Ullman fit la grimace de quelqu’un qui vient d’enfoncer les dents dans un citron.

— Voilà, je crois que vous avez tout vu, sauf la salle de bains, qui communique avec la chambre de maître. L’appartement n’est pas très grand, mais vous pourrez disposer de tout l’hôtel pour vous étendre. La cheminée du hall tire très bien, c’est du moins ce que Watson m’a affirmé. Vous êtes libres de prendre vos repas à la salle à manger si vous le souhaitez.

Le ton de sa voix disait assez quelle faveur insigne il leur accordait là.

— C’est entendu, dit Jack.

— Vous êtes prêts à partir ? demanda Ullman.

— Tout à fait, répondit Wendy.

Ils reprirent l’ascenseur pour descendre au rez-de-chaussée. Dans le hall désert, il ne restait que Watson qui, un cure-dent entre les lèvres, s’appuyait contre la porte d’entrée.

— Tiens, vous êtes encore là ? Je vous croyais déjà à des kilomètres d’ici, dit Mr. Ullman sur un ton glacé.

— Je voulais rappeler à Mr. Torrance de bien surveiller la chaudière, dit Watson en se redressant. Gardez l’œil sur elle, mon gars, et elle marchera très bien. Faites baisser la pression une ou deux fois par jour. Elle grimpe.

Elle grimpe, pensa Danny. Les mots se répercutèrent dans son esprit comme dans un long corridor silencieux, tapissé de miroirs qui ne renvoyaient aucun reflet.

— J’y veillerai, dit Jack.

— Alors vous n’aurez pas d’histoire, dit Watson, tendant sa main à Jack qui la serra. (Puis il se tourna vers Wendy et inclina la tête.) Madame, dit-il.

— Très heureuse, dit Wendy, craignant à tort que cette formule raccourcie ne parût ridicule.

Ayant à peine quitté sa Nouvelle-Angleterre natale, elle ignorait encore tout de l’Ouest, mais cette brève rencontre avec Watson lui avait appris l’essentiel, pensait-elle. Avec son auréole vaporeuse de cheveux fous, il avait su exprimer, à travers ses quelques courtes phrases, ce qu’étaient les gens de l’Ouest. Et le clin d’œil lubrique de tout à l’heure n’y changeait rien.

— Jeune homme, dit Watson solennellement, tendant la main à Danny.

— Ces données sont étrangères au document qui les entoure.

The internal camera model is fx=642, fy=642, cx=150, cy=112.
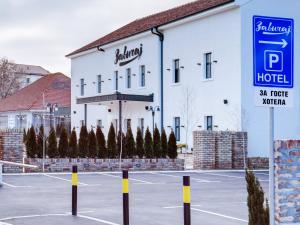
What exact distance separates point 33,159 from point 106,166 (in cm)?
314

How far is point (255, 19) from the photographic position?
7379mm

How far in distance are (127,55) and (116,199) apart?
29.9 metres

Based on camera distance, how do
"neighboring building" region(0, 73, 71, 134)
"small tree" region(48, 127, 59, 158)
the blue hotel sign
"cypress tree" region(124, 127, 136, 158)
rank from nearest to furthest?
1. the blue hotel sign
2. "small tree" region(48, 127, 59, 158)
3. "cypress tree" region(124, 127, 136, 158)
4. "neighboring building" region(0, 73, 71, 134)

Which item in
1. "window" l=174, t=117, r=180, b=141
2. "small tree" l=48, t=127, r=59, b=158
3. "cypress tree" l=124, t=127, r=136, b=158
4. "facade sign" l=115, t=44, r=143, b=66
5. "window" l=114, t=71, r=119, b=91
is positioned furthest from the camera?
"window" l=114, t=71, r=119, b=91

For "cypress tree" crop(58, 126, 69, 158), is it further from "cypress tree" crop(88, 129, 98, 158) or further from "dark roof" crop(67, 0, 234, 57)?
"dark roof" crop(67, 0, 234, 57)

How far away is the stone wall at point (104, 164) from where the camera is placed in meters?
25.5

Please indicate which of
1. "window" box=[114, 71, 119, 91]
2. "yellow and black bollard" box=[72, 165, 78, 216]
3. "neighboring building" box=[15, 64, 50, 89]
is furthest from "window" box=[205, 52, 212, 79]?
"neighboring building" box=[15, 64, 50, 89]

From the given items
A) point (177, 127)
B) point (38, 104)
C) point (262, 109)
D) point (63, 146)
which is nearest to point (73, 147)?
point (63, 146)

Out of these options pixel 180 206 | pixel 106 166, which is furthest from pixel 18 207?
pixel 106 166

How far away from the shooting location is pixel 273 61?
739 centimetres

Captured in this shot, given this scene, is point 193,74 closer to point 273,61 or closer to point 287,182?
point 287,182

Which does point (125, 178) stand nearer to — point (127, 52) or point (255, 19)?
point (255, 19)

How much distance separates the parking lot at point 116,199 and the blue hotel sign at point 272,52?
5.11m

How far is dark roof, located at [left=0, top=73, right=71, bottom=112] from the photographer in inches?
2643
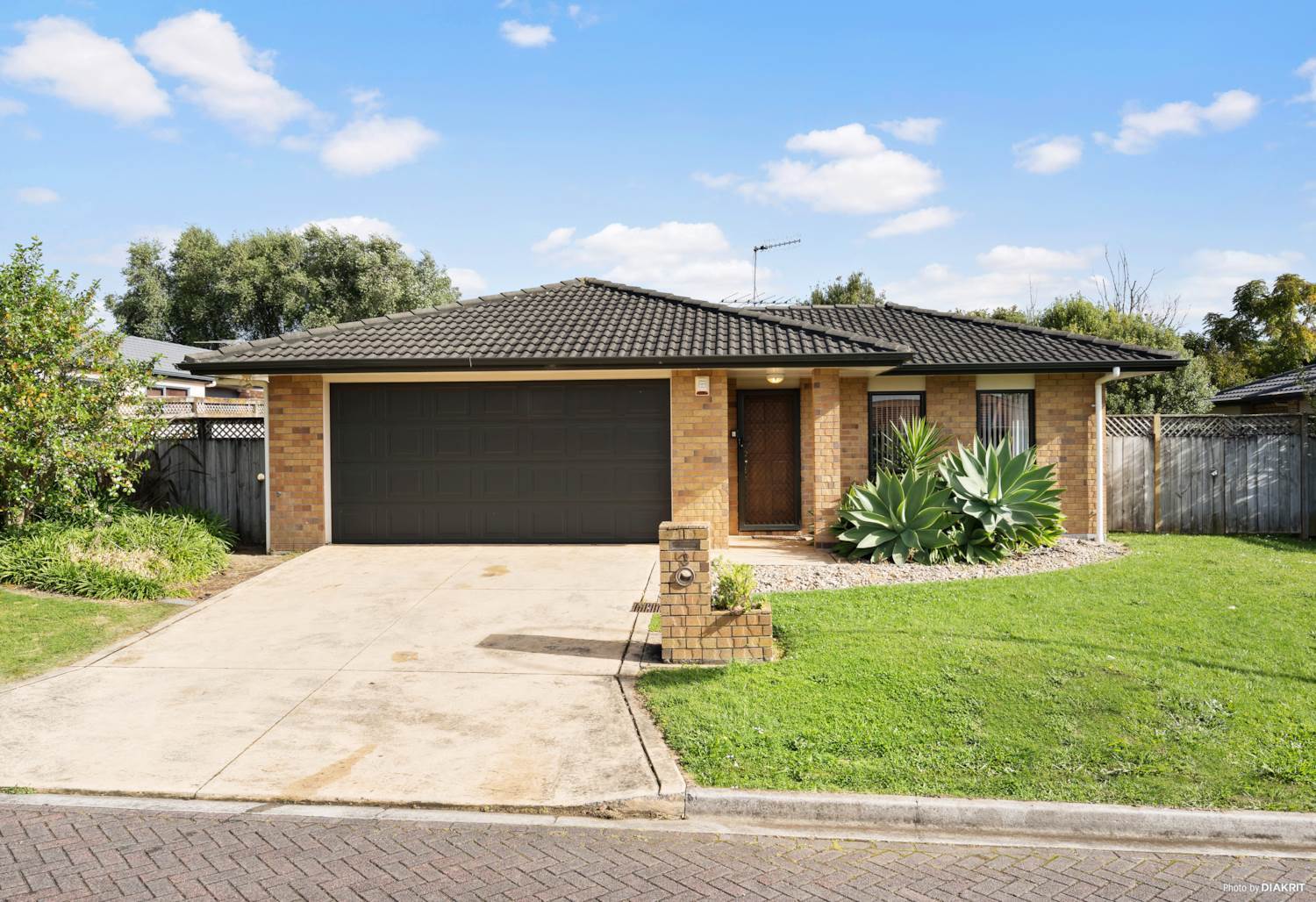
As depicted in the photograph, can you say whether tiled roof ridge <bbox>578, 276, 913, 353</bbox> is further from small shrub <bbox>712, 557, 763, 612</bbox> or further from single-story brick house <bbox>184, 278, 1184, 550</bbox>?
small shrub <bbox>712, 557, 763, 612</bbox>

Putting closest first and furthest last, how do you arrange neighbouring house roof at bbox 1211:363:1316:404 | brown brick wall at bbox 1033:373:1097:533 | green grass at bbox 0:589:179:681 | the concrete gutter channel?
the concrete gutter channel, green grass at bbox 0:589:179:681, brown brick wall at bbox 1033:373:1097:533, neighbouring house roof at bbox 1211:363:1316:404

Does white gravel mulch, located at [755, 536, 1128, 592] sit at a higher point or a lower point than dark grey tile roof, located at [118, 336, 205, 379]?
lower

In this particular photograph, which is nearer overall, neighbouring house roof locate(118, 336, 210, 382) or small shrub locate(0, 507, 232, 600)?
small shrub locate(0, 507, 232, 600)

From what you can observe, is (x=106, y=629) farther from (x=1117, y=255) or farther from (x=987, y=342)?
(x=1117, y=255)

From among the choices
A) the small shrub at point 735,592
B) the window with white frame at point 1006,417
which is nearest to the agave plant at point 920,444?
the window with white frame at point 1006,417

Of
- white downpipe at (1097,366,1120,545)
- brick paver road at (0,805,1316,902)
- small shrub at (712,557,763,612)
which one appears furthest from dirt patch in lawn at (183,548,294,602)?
white downpipe at (1097,366,1120,545)

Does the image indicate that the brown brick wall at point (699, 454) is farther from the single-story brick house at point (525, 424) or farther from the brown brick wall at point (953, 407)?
the brown brick wall at point (953, 407)

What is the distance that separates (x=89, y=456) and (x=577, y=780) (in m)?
9.05

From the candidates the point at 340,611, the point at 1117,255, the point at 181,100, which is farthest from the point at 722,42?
the point at 1117,255

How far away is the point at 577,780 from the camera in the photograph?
4703 millimetres

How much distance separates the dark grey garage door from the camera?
1169 centimetres

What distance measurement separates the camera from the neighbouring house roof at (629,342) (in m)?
11.2

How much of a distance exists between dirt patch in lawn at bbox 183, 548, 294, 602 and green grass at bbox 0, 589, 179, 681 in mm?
768

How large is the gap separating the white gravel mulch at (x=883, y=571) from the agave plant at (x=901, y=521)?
0.25m
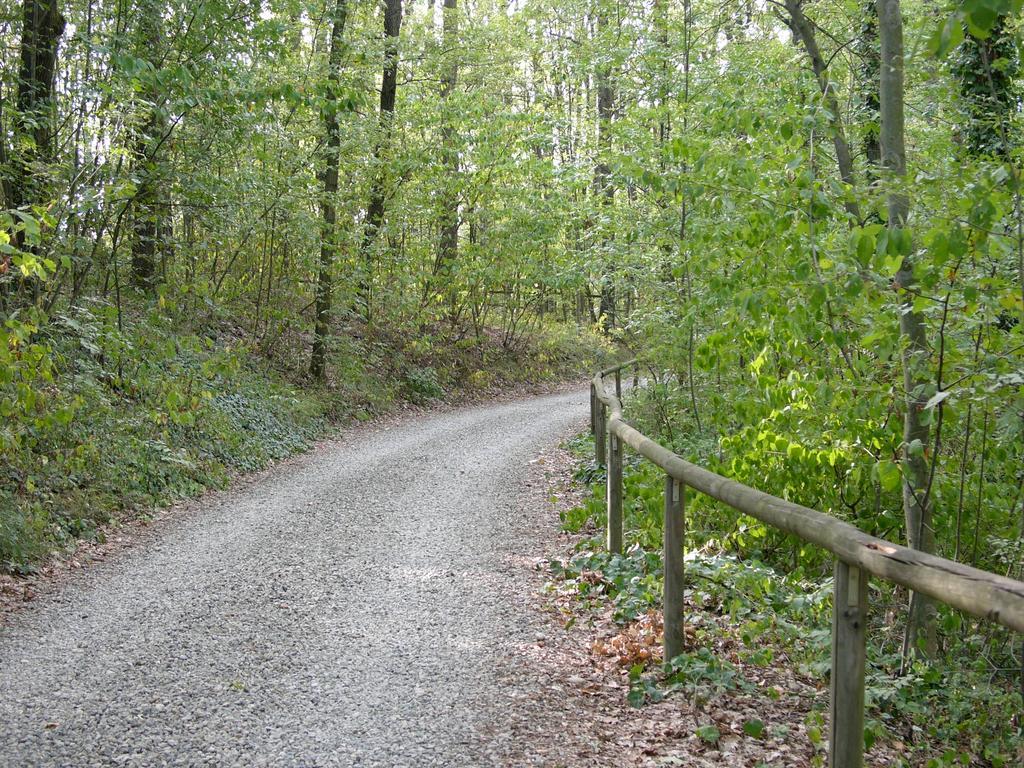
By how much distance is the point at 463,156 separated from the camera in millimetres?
19188

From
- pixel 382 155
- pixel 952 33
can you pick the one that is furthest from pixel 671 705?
pixel 382 155

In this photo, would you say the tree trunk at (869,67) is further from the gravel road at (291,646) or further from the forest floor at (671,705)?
the gravel road at (291,646)

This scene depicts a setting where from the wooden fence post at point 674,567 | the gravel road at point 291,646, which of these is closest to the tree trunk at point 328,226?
the gravel road at point 291,646

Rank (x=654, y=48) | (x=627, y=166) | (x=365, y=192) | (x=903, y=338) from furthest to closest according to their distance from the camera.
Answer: (x=365, y=192) < (x=654, y=48) < (x=627, y=166) < (x=903, y=338)

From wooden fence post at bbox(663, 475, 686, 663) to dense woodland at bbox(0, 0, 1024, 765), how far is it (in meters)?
1.20

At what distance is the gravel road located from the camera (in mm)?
3865

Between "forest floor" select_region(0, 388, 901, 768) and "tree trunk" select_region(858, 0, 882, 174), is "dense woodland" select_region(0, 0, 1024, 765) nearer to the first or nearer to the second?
"tree trunk" select_region(858, 0, 882, 174)

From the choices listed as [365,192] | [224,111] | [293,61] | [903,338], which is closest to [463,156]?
[365,192]

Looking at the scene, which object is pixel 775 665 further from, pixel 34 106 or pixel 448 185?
pixel 448 185

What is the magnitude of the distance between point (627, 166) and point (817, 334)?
8.75 feet

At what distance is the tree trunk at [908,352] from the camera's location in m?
4.61

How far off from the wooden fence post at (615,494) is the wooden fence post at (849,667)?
3.60m

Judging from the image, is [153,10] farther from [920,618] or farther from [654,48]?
[920,618]

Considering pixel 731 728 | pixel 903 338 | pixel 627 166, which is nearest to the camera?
pixel 731 728
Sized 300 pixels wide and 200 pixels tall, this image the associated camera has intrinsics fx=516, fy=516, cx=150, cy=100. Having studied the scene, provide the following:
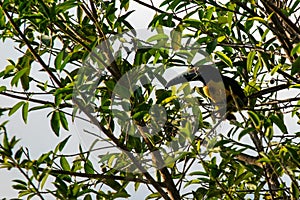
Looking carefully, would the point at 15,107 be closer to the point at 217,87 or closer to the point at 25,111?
the point at 25,111

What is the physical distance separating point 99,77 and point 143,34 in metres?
0.23

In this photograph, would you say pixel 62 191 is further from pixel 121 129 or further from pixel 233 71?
pixel 233 71

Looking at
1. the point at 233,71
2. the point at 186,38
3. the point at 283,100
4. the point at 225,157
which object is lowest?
the point at 225,157

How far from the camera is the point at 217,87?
6.92ft

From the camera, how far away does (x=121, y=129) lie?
197 centimetres

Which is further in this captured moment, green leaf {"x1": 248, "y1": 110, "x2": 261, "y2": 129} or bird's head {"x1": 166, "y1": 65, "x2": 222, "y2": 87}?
bird's head {"x1": 166, "y1": 65, "x2": 222, "y2": 87}

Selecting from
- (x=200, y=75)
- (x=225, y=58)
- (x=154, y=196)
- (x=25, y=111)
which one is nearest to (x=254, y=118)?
(x=225, y=58)

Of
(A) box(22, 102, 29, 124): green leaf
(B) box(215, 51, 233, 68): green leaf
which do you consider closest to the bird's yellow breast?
(B) box(215, 51, 233, 68): green leaf

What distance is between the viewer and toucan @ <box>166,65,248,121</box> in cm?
192

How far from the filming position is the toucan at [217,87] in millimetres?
1922

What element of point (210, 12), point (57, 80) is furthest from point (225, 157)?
point (57, 80)

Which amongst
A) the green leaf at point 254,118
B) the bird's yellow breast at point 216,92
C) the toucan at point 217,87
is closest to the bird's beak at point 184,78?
the toucan at point 217,87

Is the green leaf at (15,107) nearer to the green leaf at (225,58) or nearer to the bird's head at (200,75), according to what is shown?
the bird's head at (200,75)

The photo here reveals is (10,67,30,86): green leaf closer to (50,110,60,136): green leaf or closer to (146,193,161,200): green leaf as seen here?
(50,110,60,136): green leaf
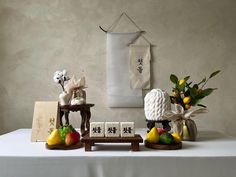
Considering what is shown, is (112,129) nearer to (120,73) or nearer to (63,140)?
(63,140)

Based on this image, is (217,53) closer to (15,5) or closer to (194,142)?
(194,142)

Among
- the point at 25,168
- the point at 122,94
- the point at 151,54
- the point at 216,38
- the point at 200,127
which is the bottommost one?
the point at 25,168

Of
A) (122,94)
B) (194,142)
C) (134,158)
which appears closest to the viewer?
(134,158)

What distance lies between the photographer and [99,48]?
1928 millimetres

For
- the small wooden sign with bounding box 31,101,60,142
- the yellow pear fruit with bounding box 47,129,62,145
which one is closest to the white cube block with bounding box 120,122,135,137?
the yellow pear fruit with bounding box 47,129,62,145

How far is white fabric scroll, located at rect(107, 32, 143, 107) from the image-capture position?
6.22ft

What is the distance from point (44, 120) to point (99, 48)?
825 millimetres

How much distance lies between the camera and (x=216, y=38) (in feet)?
6.33

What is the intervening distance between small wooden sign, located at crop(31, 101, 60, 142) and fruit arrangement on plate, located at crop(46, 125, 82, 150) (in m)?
0.17

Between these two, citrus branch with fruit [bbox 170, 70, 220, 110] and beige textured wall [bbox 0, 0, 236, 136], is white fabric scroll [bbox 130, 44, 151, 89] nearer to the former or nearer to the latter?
beige textured wall [bbox 0, 0, 236, 136]

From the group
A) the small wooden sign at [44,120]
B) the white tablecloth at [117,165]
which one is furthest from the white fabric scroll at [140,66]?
the white tablecloth at [117,165]

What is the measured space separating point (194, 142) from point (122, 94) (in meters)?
0.75

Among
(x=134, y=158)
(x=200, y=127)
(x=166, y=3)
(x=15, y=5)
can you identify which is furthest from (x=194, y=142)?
(x=15, y=5)

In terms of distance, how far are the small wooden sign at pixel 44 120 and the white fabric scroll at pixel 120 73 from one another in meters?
0.63
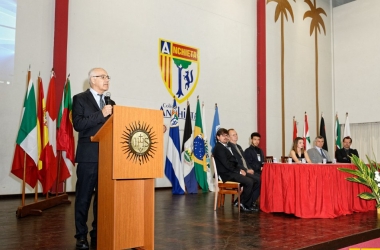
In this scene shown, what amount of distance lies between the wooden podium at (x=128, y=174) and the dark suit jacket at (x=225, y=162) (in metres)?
2.68

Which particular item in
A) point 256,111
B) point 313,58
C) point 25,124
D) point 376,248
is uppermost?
point 313,58

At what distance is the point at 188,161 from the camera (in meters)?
7.44

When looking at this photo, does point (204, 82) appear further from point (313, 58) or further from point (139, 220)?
point (139, 220)

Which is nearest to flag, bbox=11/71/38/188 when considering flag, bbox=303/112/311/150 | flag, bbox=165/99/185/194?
flag, bbox=165/99/185/194

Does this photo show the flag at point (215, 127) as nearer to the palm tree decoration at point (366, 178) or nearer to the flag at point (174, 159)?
the flag at point (174, 159)

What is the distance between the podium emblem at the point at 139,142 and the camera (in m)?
2.35

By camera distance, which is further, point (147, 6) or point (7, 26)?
point (147, 6)

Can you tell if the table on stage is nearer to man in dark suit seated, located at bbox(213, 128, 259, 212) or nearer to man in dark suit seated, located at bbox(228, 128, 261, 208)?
man in dark suit seated, located at bbox(213, 128, 259, 212)

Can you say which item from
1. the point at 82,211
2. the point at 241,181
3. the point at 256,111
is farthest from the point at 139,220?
the point at 256,111

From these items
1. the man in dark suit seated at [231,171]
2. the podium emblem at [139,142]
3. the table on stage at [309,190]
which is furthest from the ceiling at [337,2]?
the podium emblem at [139,142]

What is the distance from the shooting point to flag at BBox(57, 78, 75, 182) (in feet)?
17.6

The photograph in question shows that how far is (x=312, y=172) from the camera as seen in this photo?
14.8ft

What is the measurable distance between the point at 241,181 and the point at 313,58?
7507 millimetres

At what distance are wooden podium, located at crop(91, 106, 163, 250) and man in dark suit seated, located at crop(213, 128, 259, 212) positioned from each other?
2.68 metres
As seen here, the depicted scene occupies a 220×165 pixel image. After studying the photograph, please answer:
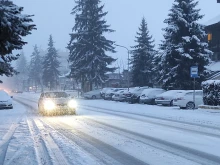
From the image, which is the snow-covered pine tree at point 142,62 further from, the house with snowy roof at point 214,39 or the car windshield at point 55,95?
the car windshield at point 55,95

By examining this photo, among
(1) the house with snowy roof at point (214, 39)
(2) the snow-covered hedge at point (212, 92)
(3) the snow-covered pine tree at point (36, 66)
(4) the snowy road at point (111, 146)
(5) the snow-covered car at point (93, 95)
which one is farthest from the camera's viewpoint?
(3) the snow-covered pine tree at point (36, 66)

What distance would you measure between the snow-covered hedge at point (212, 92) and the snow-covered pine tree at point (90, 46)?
100 ft

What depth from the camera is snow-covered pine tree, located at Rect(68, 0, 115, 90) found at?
54.6m

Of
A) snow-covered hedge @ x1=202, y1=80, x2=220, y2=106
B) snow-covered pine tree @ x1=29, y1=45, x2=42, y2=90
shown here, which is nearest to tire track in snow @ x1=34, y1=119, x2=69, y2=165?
snow-covered hedge @ x1=202, y1=80, x2=220, y2=106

Bien que celui-ci pratiquât le serre-main depuis un an déjà, il n’offrit la sienne à Watson qu’avec une certaine appréhension. Elle fut instantanément engloutie.

— Prends bien soin de tes parents, Dan.

— Oui, Mr. Watson.

Watson lâcha la main de Danny et se redressa. Il fixa Ullman.

— À la prochaine, lui dit-il en lui tendant la main.

Ullman la prit mollement.

— Le 12 mai, Watson, dit-il. Pas un jour de plus ni de moins.

— Oui, monsieur, dit Watson, ajoutant en son for intérieur l’expression de ses sentiments distingués : Va te faire foutre, espèce d’enculé.

» Je vous souhaite de passer un bon hiver, Mr. Ullman.

— Oh ! ça m’étonnerait, répondit Ullman d’un air absent.

Watson, dont un aïeul avait été propriétaire de l’hôtel, se faufila humblement par la porte. Elle se referma derrière lui, faisant barrage contre le vent. Ensemble, ils le regardèrent dévaler bruyamment les larges marches de l’escalier dans ses grandes bottes de cow-boy éraflées. Se dirigeant vers sa camionnette International Harvester, il traversa le parking, soulevant avec ses talons des tourbillons de feuilles de tremble, jaunes et craquantes. Il s’installa derrière le volant et mit le moteur en marche ; un jet de fumée bleue sortit du pot d’échappement rouillé. Ullman et les Torrance regardèrent sa marche arrière et son départ en silence, comme si on leur avait jeté un sort. La camionnette disparut derrière la crête de la colline, puis, rapetissée, réapparut plus loin, sur la grande route, roulant vers l’ouest.

Danny se sentit soudain plus seul qu’il ne l’avait jamais été de sa vie.

1. En français dans le texte original.